REQUIREMENT ▸ Please find how many lines of the data contain the string "Peach", and respond with that number only.

[Brief descriptive captions]
==*==

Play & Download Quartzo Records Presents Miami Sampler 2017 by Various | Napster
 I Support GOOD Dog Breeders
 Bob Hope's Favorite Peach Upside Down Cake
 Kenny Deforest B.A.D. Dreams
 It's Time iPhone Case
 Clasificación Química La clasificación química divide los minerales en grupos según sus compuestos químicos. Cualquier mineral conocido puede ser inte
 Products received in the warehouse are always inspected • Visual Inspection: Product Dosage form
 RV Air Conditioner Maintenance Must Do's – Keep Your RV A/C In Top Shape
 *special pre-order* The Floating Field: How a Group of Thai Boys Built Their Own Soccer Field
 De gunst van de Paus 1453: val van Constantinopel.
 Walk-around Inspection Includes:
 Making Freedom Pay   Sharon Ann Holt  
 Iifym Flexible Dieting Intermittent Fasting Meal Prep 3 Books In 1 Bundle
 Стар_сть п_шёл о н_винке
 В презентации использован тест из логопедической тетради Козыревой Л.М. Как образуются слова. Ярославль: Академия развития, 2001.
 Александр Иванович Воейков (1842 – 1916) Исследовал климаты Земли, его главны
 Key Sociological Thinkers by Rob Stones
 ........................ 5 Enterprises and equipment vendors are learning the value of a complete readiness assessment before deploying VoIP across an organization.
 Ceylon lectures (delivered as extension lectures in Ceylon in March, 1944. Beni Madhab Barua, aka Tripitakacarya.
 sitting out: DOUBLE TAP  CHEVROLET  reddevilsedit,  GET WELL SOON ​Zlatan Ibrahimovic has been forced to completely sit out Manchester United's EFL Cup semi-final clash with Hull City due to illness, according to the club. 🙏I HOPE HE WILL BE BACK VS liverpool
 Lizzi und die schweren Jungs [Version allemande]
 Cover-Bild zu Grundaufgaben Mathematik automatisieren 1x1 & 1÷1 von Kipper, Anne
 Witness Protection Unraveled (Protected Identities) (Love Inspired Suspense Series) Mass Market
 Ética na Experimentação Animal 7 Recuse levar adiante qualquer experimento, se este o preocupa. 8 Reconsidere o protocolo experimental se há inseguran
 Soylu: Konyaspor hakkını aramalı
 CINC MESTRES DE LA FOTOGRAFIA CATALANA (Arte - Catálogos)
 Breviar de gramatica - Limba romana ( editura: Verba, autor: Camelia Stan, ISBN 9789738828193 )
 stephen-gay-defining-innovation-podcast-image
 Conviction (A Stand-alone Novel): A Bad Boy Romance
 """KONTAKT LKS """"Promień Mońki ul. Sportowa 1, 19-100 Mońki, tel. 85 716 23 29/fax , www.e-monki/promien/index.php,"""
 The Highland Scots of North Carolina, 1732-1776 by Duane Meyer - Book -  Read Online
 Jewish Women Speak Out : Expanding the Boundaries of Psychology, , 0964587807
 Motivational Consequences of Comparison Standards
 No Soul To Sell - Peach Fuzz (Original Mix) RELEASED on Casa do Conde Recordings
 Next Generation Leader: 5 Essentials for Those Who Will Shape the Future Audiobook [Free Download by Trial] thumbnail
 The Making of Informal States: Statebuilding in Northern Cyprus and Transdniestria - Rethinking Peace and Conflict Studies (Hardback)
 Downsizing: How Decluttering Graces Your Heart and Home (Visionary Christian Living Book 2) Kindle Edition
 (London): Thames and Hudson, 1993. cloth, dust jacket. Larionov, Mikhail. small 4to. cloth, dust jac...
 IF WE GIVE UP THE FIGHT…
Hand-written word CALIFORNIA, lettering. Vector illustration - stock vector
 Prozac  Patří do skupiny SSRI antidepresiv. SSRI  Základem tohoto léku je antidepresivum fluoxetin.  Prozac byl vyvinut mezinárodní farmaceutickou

==*==

OUTPUT ▸ 2